LACHLAN, lõk'lan. A river of New South Wales, Australia (Map: New South Wales, C 3). It has its source in the Cullarin Range, 175 miles southwest of Sydney, and flows first northwest through an uneven forest region, then southwest through the great treeless plains, where in the dry season it is sometimes reduced to a chain of ponds. It joins the Murrumbidgee after a course of 700 miles, and through the latter it discharges into the Murray on the southwestern boundary of the colony.

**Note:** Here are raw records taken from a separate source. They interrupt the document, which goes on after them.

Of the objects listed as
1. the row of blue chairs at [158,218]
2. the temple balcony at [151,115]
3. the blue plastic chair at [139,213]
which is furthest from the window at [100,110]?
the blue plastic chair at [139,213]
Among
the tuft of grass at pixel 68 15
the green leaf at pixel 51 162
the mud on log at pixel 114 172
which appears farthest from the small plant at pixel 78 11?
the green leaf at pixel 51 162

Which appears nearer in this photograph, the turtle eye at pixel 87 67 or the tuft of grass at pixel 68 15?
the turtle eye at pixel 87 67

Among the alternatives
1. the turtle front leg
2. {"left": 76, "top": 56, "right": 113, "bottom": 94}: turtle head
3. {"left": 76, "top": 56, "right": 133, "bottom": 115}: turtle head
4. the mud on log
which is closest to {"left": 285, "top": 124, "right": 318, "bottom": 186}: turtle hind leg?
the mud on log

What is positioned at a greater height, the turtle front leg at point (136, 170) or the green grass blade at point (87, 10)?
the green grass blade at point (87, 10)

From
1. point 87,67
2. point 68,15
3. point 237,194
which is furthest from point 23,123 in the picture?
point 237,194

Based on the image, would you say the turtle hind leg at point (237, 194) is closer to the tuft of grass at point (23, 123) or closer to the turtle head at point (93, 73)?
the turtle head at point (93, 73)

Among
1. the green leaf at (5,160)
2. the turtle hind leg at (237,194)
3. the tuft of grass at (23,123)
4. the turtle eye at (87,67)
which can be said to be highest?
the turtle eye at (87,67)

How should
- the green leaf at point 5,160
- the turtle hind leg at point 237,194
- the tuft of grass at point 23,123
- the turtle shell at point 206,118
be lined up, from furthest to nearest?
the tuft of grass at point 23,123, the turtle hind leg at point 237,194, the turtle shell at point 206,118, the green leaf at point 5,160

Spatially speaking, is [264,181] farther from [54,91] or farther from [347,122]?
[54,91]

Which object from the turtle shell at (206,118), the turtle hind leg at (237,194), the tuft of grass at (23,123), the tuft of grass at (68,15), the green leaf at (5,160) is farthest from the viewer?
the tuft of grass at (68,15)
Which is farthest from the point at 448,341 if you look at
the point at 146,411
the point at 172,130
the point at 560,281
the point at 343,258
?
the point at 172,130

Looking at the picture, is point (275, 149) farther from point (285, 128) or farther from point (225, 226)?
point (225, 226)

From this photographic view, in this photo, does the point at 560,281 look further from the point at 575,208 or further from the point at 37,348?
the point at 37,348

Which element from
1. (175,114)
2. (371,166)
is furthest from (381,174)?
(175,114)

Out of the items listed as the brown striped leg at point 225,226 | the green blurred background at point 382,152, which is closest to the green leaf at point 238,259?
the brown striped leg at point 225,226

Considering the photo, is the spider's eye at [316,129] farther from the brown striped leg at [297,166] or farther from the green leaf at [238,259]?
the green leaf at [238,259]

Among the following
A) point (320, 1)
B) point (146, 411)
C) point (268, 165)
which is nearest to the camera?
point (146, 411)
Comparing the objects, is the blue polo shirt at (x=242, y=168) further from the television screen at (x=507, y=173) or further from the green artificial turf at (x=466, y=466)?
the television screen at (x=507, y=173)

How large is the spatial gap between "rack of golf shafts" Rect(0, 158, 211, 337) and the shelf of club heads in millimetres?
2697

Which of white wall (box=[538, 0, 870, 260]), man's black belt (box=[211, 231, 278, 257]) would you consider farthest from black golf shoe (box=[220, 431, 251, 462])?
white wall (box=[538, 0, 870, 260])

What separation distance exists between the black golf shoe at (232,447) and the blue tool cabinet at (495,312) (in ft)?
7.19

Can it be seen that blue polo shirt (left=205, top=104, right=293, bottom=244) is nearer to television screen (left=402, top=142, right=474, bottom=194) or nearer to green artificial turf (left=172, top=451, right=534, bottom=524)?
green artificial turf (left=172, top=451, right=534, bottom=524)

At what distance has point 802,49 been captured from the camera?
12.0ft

LACHMANN, läG'mån, KARL KONRAD FRIEDRICH WILHELM (1793-1851). A celebrated German critic and philologist, born at Brunswick, March 4, 1793. He studied at the universities of Leipzig and Göttingen, became professor in the University of Königsberg in 1818, and in that of Berlin in 1825. He is regarded as one of the founders of modern philology. His literary activity was extraordinary. He was equally devoted to classical philology and to old German literature, and illustrated both with a profound and critical sagacity. The list of his published works is exceedingly long. Among his more important productions were editions of the Nibelungenlied and the works of the minnesinger Walther von der Vogelweide and Wolfram von Eschenbach; editions of Lucretius (4th ed. 1882), Catullus, Tibullus, Propertius; and the text of the New Testament (1831), of which, in collaboration with Buttmann, he published a larger edition in two volumes, with the Latin Vulgate translation, in 1842 and 1850. He died in Berlin, March 13, 1851. Consult his Life, by Hertz (Berlin, 1851).

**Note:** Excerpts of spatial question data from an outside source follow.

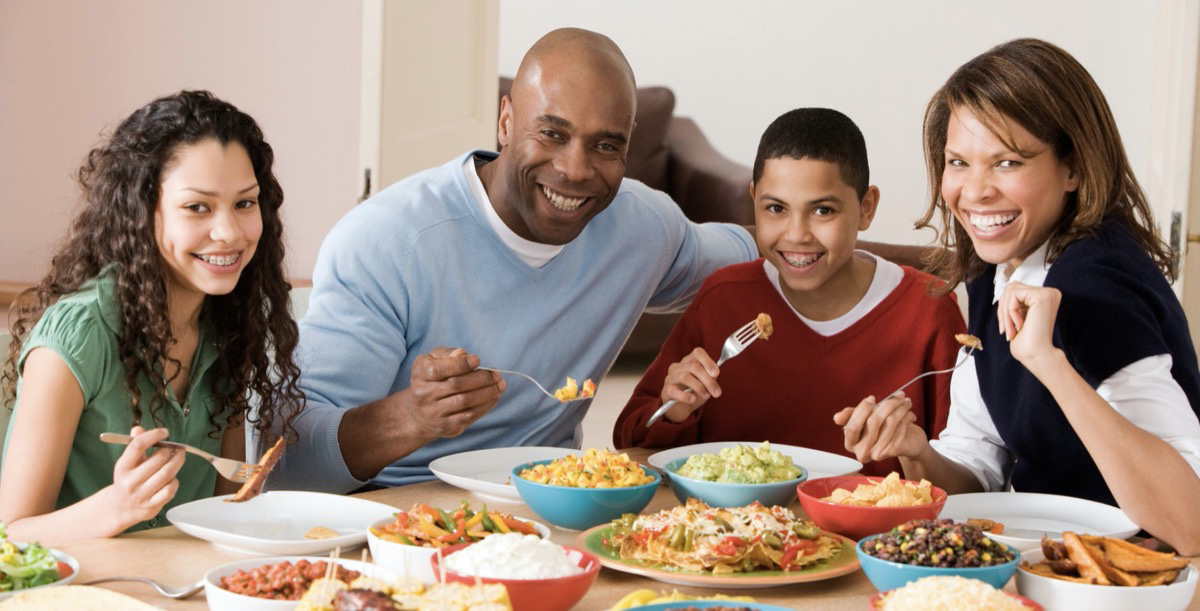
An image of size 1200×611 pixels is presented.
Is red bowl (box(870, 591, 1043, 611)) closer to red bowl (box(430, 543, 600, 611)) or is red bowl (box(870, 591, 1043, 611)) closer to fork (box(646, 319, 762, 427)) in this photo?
red bowl (box(430, 543, 600, 611))

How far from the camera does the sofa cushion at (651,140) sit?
22.6ft

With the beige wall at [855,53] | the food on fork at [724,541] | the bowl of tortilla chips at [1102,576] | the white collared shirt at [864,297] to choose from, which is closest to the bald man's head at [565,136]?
the white collared shirt at [864,297]

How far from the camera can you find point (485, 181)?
2.39 m

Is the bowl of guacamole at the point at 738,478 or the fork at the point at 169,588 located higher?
the bowl of guacamole at the point at 738,478

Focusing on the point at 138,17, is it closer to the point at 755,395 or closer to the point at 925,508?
the point at 755,395

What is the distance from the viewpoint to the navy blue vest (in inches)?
63.6

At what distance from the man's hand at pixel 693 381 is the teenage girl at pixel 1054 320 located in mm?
275

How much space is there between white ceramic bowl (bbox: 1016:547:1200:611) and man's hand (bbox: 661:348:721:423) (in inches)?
32.4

LACHNER, läc'ner, FRANZ (1803-90). An eminent German orchestral composer and contrapuntist, born in Rain, Bavaria. He studied under his father (piano), and Eisenhofer (composition), and becoming very proficient on the pianoforte, organ, and violoncello, he went to Vienna in 1822 to study composition and counterpoint under Stadler and Sechter, and was fortunate enough to become intimate with Schubert. In 1836 he became Court kapellmeister in Munich, and in 1852 was appointed directorgeneral of music, but retired in 1868, dissatisfied with the growing fondness of the Court for the music of the Wagnerian school. Lachner is regarded as a classic composer in Germany, and is universally esteemed for his skill in contrapuntal work.

His works include operas, symphonies, chamber-music, pianoforte music, songs, and part-songs. His suites for orchestra are his masterpieces, and show great skill in harmony and counterpoint. He died in Munich.

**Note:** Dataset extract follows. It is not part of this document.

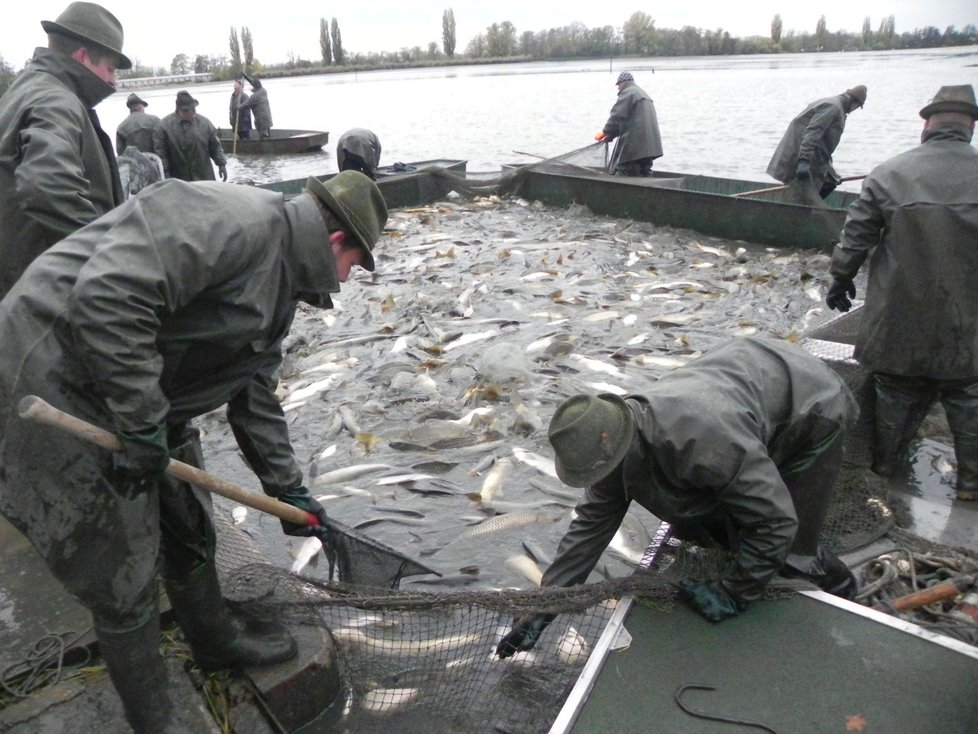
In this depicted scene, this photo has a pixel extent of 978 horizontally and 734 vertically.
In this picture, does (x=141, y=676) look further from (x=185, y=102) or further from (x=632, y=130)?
(x=632, y=130)

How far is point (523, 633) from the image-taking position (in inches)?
129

LACHRYME CHRISTI, lik'ri-mê kris'tf (Lat., tears of Christ). A muscatel wine of a sweet but piquant taste, and a most agreeable bouquet, which is produced from the grapes of Mount Somma, near Vesuvius, the name being derived from that of a near-by monastery. There

are two kinds, the white and the red, the first being generally preferred. The demand for this wine being greater than the supply, large quantities of that produced in Pozzuoli, Istria, and Nola are sold under this name.

LACHRYMAL ORGANS. The lachrymal organs consist of the gland which secretes the tears and is situated in the anterior upper and outer part of the orbit of the puncta, the canaliculi, the lachrymal sac, and the nasal duct. The diseases of these organs are limited to growths affecting the gland, excessive secretion of tears, and impediments to their escape in the nose. See EYE.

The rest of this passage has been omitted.